-- WHAT TO WORK ON --
Begin at the line containing "What is the measured" and copy exactly through the last line of the listing, skipping every picture.

-- THE DATA --
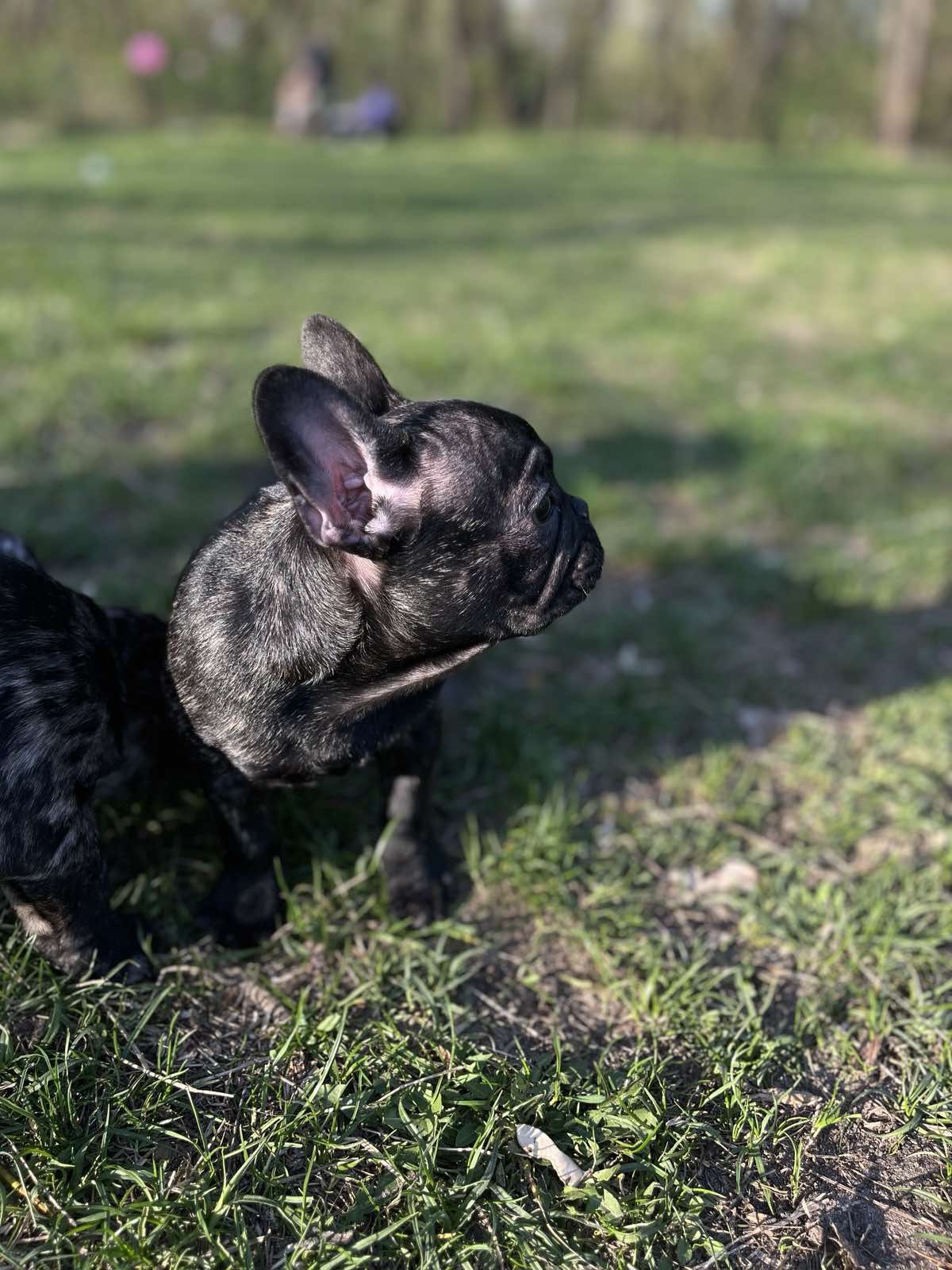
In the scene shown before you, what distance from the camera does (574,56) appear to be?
116 ft

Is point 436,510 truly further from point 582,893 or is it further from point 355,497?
point 582,893

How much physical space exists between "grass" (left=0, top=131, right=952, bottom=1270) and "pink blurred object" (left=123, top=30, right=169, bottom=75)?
85.1 feet

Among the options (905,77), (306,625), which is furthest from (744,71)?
(306,625)

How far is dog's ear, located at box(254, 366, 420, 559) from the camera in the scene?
7.06ft

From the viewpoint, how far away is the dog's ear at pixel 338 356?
2732 mm

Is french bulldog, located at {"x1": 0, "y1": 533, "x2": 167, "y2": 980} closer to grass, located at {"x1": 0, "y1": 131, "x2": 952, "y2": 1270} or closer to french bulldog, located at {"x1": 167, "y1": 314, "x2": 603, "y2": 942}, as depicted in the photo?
grass, located at {"x1": 0, "y1": 131, "x2": 952, "y2": 1270}

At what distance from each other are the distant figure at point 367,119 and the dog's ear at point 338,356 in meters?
27.8

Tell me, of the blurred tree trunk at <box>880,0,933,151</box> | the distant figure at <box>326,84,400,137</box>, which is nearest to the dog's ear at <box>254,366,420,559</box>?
the distant figure at <box>326,84,400,137</box>

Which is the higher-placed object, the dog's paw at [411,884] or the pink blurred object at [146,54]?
the pink blurred object at [146,54]

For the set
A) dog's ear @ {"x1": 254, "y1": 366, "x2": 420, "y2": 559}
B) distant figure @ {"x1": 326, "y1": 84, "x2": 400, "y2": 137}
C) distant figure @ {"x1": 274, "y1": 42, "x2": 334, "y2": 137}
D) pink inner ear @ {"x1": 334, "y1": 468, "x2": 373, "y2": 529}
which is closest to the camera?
dog's ear @ {"x1": 254, "y1": 366, "x2": 420, "y2": 559}

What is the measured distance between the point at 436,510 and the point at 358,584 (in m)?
0.28

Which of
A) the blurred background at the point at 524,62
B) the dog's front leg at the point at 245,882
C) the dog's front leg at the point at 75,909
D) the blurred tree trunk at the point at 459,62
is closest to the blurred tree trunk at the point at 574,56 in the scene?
the blurred background at the point at 524,62

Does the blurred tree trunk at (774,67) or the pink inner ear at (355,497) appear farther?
the blurred tree trunk at (774,67)

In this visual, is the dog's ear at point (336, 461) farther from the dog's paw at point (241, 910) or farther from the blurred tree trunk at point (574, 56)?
the blurred tree trunk at point (574, 56)
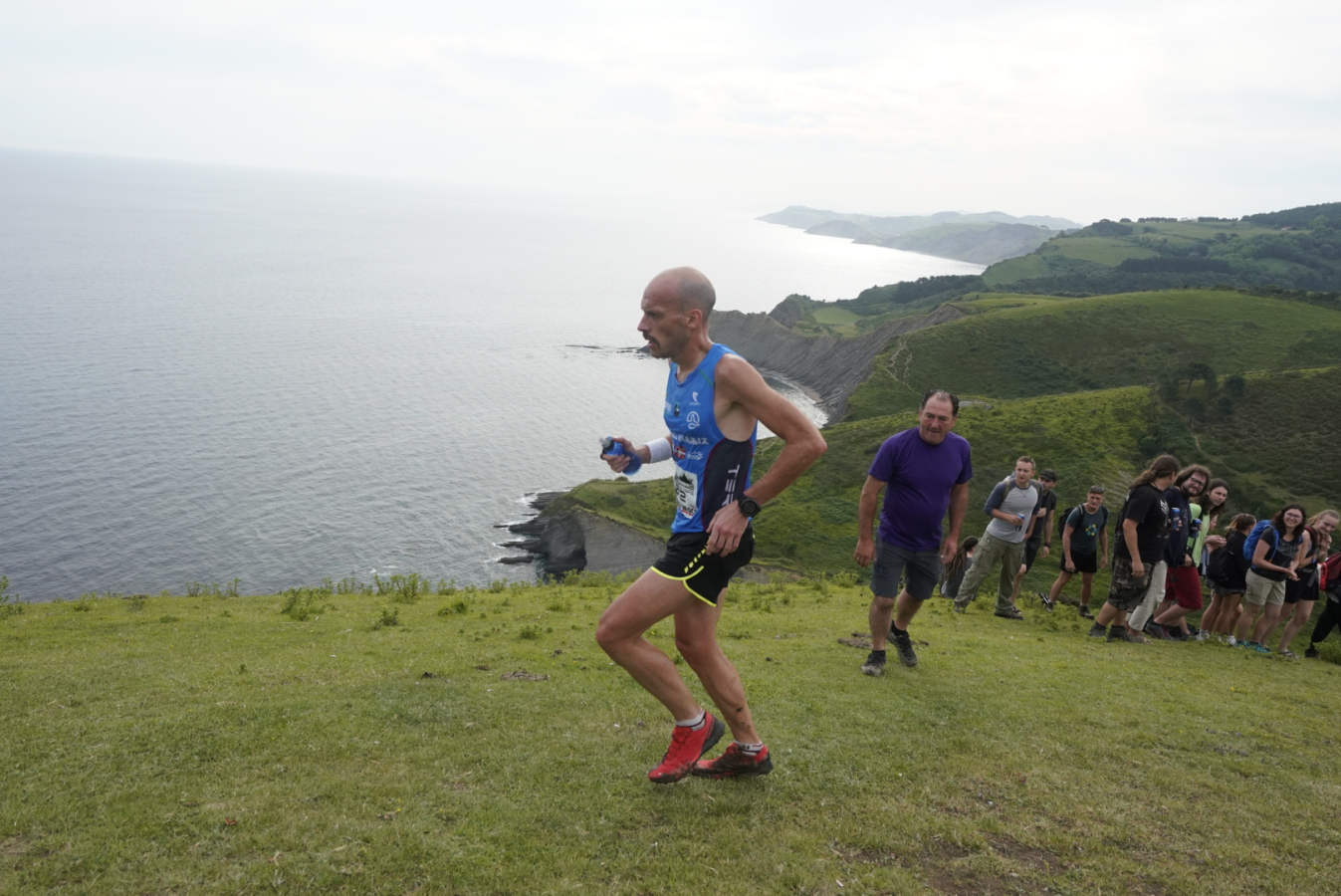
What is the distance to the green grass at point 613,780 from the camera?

-- SOLUTION FOR THIS EXERCISE --
What is the measured distance between the point at 436,510 and the point at 358,584 (in m)?
0.28

Which of
A) the blurred background at the point at 524,62
B) the dog's front leg at the point at 245,882
C) the dog's front leg at the point at 75,909
D) the blurred tree trunk at the point at 459,62
is closest to the blurred tree trunk at the point at 574,56 in the scene?
the blurred background at the point at 524,62

Does the blurred tree trunk at (774,67) or the pink inner ear at (355,497) appear farther?
the blurred tree trunk at (774,67)

In this visual, is the dog's ear at point (336, 461) farther from the dog's paw at point (241, 910) or farther from the blurred tree trunk at point (574, 56)?
the blurred tree trunk at point (574, 56)
What is the distance to the green grass at point 613,780 from the camera?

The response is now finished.